Par chance le couple qu'elle forme avec Charles Castronovo est extrêmement convaincant. Avec des physiques si avantageux et si crédibles, difficile de ne pas croire à leur coup de foudre et à la passion qu'ils partagent. Ténor à l'émission ardente et au timbre singulier, Castronovo chante avec une étonnante facilité, même les passages les plus exposés (comme cette fameuse cabalette « O mio rimorso »), avec une totale sincérité.
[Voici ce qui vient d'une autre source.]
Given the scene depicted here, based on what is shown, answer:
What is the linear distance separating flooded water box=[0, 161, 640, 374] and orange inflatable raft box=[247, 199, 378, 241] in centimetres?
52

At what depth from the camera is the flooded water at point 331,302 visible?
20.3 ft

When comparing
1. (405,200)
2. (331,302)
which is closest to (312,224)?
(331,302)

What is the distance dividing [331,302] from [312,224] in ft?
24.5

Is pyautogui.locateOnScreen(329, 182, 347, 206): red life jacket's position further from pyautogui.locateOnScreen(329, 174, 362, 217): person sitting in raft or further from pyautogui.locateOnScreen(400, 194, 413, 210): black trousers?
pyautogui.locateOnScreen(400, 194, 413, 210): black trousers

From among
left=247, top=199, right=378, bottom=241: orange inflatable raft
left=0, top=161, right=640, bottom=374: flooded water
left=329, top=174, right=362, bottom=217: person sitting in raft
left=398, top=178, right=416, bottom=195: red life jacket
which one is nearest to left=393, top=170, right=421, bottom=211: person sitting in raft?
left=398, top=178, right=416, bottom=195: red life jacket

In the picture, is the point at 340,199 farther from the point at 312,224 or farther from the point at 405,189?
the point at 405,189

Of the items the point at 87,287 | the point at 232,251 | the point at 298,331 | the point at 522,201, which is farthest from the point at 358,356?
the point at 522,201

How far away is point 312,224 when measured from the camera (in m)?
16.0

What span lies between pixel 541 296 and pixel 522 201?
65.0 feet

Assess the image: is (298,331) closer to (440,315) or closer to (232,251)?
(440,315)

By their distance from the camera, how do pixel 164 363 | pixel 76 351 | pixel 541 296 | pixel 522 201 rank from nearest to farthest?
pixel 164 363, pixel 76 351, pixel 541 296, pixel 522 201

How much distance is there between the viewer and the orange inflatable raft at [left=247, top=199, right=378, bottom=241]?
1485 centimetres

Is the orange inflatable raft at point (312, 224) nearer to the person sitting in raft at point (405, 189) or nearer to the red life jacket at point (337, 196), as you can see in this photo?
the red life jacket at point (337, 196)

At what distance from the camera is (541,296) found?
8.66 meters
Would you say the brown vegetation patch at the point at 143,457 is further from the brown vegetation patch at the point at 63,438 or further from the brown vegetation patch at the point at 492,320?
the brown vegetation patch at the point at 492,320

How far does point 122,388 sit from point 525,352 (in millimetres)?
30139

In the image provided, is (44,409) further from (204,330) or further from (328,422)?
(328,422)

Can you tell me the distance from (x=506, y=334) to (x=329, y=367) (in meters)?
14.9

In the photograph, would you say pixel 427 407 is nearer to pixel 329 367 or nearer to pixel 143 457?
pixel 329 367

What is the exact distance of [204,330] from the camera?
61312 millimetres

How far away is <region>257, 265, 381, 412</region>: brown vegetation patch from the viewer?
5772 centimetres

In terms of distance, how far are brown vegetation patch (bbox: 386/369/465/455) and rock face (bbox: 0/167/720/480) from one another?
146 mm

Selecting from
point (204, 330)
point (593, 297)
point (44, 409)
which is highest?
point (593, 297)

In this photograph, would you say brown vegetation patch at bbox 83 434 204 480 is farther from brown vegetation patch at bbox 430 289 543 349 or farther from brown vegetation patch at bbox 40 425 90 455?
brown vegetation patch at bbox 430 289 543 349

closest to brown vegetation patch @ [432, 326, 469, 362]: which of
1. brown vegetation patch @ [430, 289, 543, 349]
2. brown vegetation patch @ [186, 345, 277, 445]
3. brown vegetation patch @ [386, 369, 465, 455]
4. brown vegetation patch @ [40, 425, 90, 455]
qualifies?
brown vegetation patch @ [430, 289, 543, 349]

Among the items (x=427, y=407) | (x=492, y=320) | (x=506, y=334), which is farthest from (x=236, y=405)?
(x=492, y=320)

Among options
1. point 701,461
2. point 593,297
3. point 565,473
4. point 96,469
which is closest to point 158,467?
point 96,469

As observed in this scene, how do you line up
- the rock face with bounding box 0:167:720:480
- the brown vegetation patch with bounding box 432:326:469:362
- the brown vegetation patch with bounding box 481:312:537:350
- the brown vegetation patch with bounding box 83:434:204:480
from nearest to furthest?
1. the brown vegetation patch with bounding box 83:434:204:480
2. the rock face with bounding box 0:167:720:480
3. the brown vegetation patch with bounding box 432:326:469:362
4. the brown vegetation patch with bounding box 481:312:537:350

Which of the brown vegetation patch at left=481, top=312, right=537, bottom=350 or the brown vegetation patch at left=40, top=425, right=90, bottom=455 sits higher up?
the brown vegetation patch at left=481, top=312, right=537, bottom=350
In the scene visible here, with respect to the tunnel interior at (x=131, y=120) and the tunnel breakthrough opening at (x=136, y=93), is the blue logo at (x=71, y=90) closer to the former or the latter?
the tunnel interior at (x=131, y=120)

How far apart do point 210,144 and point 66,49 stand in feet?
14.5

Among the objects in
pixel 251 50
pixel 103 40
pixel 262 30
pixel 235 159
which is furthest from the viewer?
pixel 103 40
Remarquable au second acte où il passe par toutes les émotions, il est l'un des rares Alfredo à qui l'on pardonne son geste inconsidéré envers Violetta chez Flora, tant il est écrasé par la douleur. Vladimir Stoyanov n'a sans doute pas la stature vocale d'un Ludovic Tézier, mais son Germont possède en plus d'une certaine allure, une belle tenue et une réelle musicalité qui devraient le hisser rapidement parmi les grands barytons de sa génération.
Ravissantes Flora et Annina de Gemma Coma-Alabert et Miren Urbieta Vega, chœurs magnifiquement en place complètent la distribution.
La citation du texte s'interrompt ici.